-- WHAT THIS EXERCISE ASKS --
1. Please copy the section of the OnStar post that opens with the words containing "The press release" and closes with "Virtual Advisor service.", swapping "Virtual Advisor" for "Virtual Assistant".
2. In the OnStar post, how much will be donated so the Centers for Disease Control and Prevention can convene an expert panel?

NOT THE SHARPEST KNIVES IN THE DRAWER: Driven To Distraction
Texting while driving is so yesterday! Now, a plugged-in motorist can update his or her Facebook status while “driving” (Just passed another American Recovery and Reinvestment Act sign on the road; P-U! Dead skunk. Can smell it for miles.; “It’s raining buckets. I wonder how much space I should leeeeee-aaaaah …..”) via OnStar.
The press release and promotional video explains how this new, distracting feature works:
Audio Facebook Updates would allow OnStar subscribers to verbally update their Facebook status message through audio recordings and/or listen to their most recent news feed messages through the OnStar Virtual Advisor service.
Automoblog explains it is “retarded” (not The Stiletto’s word choice) to “add yet another way drivers can pay less attention to driving and more on sh*t that doesn’t matter” (redacted by The Stiletto):
As if we need more useless and uninteresting Facebook updates in the first place. Half of the updates in my news feed are already worthless Farmville invites, now people have another method to bore me with too much information. And if that wasn’t bad enough, the update doesn’t even dictate into text – it’s sent to Facebook as an audio file, making you click on the file to listen to that crap you don’t want to hear. …
For the love of god people, do you not realize that you’re piloting a two-ton hunk of metal down the road at deadly speeds when you’re driving? A flick of the wrist in the wrong direction can KILL you, your passengers, and other people on the road. Disconnect – it’s not that important.
So it’s a good thing that “OnStar continues to enhance its core safety focus” by teaming up with the GM Foundation to contribute $500K to the University of Michigan Health System’s International Center for Automotive Medicine for a study that links “actual OnStar crash data … to actual physical injuries sustained in vehicle crashes” that will ultimately “allow OnStar to predict not only the severity of a crash, but assist emergency care providers by providing the probability of certain types of injuries sustained by crash victims.” And that another $100K will be donated to enable the Centers for Disease Control and Prevention to “convene an expert panel to develop a multi-site study” that will “assess the correlation of real-time injury predictions sent directly from crash data with actual injury severity” that will “optimiz[e] the potential for automatic crash notification technologies to save lives.”
Talk about closing the garage door after the horseless carriage has run off (the road)!

-- MATERIAL PROVIDED --
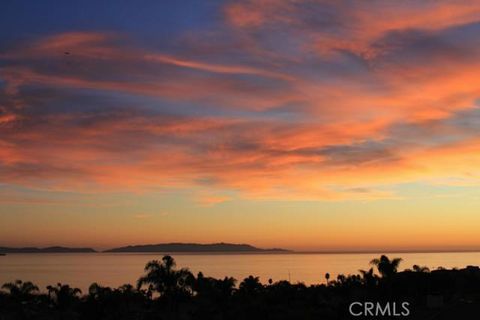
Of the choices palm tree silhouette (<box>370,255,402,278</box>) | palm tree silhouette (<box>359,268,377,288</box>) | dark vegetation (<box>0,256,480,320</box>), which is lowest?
dark vegetation (<box>0,256,480,320</box>)

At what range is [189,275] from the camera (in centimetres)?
5550

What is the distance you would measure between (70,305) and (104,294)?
3.55m

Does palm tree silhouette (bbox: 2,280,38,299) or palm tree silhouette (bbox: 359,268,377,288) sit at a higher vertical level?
palm tree silhouette (bbox: 359,268,377,288)

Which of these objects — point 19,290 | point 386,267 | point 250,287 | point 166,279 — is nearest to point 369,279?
point 386,267

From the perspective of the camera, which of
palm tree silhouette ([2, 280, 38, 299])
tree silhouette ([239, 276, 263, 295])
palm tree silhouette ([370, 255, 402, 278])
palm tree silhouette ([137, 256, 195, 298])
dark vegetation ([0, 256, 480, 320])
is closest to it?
dark vegetation ([0, 256, 480, 320])

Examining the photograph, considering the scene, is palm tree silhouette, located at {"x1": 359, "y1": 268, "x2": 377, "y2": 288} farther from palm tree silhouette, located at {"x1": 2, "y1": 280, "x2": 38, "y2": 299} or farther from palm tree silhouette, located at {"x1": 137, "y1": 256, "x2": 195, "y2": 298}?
palm tree silhouette, located at {"x1": 2, "y1": 280, "x2": 38, "y2": 299}

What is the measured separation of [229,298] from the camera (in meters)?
58.1

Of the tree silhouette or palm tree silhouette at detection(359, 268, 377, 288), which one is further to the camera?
palm tree silhouette at detection(359, 268, 377, 288)

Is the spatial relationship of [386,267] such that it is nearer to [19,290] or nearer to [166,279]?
[166,279]

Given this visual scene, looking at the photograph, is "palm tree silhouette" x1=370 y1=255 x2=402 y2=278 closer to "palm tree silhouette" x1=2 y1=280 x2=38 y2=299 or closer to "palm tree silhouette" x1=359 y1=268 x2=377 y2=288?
"palm tree silhouette" x1=359 y1=268 x2=377 y2=288

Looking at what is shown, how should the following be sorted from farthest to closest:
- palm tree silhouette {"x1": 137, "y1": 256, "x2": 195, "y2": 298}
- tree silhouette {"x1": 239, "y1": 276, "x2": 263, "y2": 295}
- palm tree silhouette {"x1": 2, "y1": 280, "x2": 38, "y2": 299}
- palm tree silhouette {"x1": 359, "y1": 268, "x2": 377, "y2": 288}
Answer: palm tree silhouette {"x1": 359, "y1": 268, "x2": 377, "y2": 288} < tree silhouette {"x1": 239, "y1": 276, "x2": 263, "y2": 295} < palm tree silhouette {"x1": 2, "y1": 280, "x2": 38, "y2": 299} < palm tree silhouette {"x1": 137, "y1": 256, "x2": 195, "y2": 298}

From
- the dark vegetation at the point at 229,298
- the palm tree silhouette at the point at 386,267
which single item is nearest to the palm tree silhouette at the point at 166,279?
the dark vegetation at the point at 229,298

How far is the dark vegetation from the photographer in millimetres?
43906

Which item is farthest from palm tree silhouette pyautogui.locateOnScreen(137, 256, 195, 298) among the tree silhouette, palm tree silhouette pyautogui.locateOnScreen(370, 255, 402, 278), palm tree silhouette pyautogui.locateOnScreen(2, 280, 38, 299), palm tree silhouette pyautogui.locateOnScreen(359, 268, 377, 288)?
palm tree silhouette pyautogui.locateOnScreen(370, 255, 402, 278)
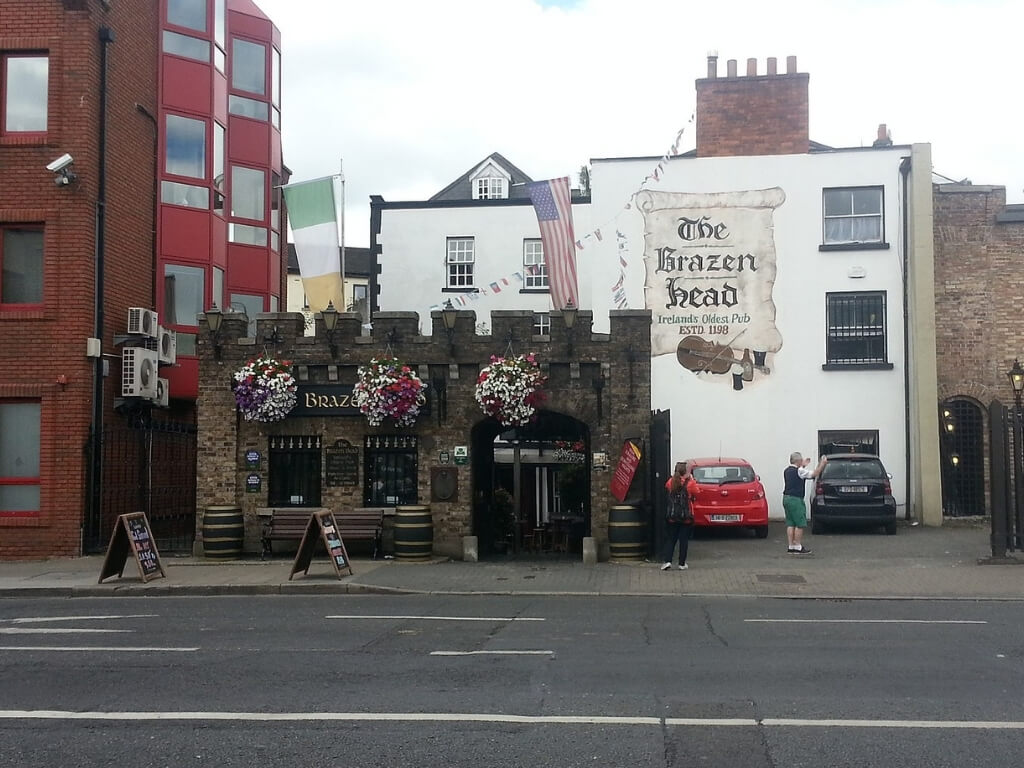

-- EXPECTED OUTPUTS --
1.
The press release and promotional video explains how this new, distracting feature works:
Audio Facebook Updates would allow OnStar subscribers to verbally update their Facebook status message through audio recordings and/or listen to their most recent news feed messages through the OnStar Virtual Assistant service.

2. $100K